Quality is imperative

This might be a moot point, but we’re still going to raise it nonetheless. With the advent of e-commerce and the influx of new brands, shopping options are ever-growing. We are consequently more discerning with purchases and are less likely to settle for cheap, slipshod products. Having more choices also means it's harder for brands to build brand loyalty.

Diversity in messaging

Another powerful criticism against VS is its glorification on what it presumes as the “ideal body type”. Take a quick view at any of their fashion show or advertising campaign and you’ll see the striking similarity in the body types of the models used — which are nowhere representative of the average consumer. A study published in the International Journal of Fashion Design, Technology and Education in 2017 concluded that the average American woman is now between size 16 and 18 — a stark contrast to the tall, thin, and toned VS angels. A size 16 roughly translates to UK size 20 or EU size 48.

While body types and sizes vary across demographics and countries, one thing is certain: the body type espoused by VS remains a lofty ideal that is finding less resonance with its consumer base. Brands such as American Eagle’s Aerie and Savage x Fenty are very aware of this shortcoming and are conscious in their approach of providing diverse representation. Women of different skin tones, ethnicities, and body types are celebrated and given visibility across their campaigns and social media channels. A 2018 Business Insider report attributed the success of the growing Aerie to its messaging on female empowerment.

Inclusivity in offering

Representation is definitely important, but practical issues still matter: women need to be able to purchase underwear that fit, flatter, and support them. VS stocks bras up to 40DDD and panties up to XL, while Savage x Fenty has offerings up to 44DD and 3XL.

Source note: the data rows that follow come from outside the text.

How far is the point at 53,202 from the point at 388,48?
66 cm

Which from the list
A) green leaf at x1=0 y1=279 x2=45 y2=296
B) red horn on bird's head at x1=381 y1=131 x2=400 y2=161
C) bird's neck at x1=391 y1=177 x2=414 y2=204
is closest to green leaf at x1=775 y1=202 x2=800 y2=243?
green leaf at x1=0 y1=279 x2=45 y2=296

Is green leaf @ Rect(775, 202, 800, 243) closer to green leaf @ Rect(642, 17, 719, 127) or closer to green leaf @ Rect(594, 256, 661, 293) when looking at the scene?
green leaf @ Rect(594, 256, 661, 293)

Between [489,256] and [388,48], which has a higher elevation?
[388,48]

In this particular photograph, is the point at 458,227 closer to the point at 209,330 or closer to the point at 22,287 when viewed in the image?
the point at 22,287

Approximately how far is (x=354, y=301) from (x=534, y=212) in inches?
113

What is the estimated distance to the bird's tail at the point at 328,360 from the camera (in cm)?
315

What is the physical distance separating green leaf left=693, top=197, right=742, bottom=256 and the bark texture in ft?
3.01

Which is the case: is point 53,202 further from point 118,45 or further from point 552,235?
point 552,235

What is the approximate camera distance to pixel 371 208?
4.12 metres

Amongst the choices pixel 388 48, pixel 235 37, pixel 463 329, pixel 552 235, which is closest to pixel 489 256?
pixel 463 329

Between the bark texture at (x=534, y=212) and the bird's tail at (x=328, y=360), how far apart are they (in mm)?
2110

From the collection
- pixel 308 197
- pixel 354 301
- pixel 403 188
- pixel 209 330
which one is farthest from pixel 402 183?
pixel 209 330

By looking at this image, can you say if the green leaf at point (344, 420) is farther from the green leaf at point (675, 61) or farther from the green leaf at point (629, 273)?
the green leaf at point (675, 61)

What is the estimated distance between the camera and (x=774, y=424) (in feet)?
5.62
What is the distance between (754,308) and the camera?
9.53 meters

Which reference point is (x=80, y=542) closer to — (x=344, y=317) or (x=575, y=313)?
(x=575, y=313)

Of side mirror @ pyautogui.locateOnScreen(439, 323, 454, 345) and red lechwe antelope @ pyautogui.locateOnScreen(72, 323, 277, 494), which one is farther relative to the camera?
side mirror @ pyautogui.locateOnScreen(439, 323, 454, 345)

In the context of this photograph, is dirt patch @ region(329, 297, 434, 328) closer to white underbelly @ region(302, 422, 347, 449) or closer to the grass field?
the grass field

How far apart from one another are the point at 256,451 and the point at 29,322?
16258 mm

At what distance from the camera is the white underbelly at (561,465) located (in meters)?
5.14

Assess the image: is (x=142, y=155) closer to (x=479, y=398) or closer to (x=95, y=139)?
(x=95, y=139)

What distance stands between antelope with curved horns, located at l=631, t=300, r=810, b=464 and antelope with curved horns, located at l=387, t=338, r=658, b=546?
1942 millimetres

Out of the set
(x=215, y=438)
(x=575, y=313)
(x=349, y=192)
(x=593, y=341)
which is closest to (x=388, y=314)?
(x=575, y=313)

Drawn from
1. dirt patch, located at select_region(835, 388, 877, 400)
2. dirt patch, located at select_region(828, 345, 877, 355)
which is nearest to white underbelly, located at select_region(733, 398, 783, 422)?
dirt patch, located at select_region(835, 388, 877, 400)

Check out smaller labels if you’re having difficulty finding options. Third Love has 78 size (including half sizes) offerings from a 30 to 46 band and an AA to I cup while True and Co’s True Body line are wire-free and goes up to 42DDD and F sizes. Looking for a perfect shade of nude for your underwear? Try TruNude and Kim Kardashian’s Skims; both offer products in nine shades ranging from cream to deep brown.

Have a strong, adaptable branding

Authencity has become increasingly important in a period where Instagram feeds distort the line between reality and the manicured. Coupled with the rise of political wokeness, consumers have begun taking a serious look into the brands they're buying into. Ed Razek, the senior creative at VS and chief marketing at L Brands — the parent company of VS — came under heavy fire after he told Vogue US that he wouldn’t cast trans or plus-size models for the VS fashion shows. Connections unearthed between L Brands CEO Les Wexner and sex offender/trafficker Jeffrey Epstein further intensified the scrutiny into VS's modus operandi. To date, VS is still reeling from its dated, sexist branding.

New entrants, including Savage x Fenty, on the other hand, are lauded for its diverse and inclusive approach, as well as an openness and willingness to improve with consumer feedback. And when the brand sits on their hands when sh*t goes down, customers are quick to take their monies elsewhere (see: Dolce & Gabbana's scandal in China). Nobody likes to be ignored.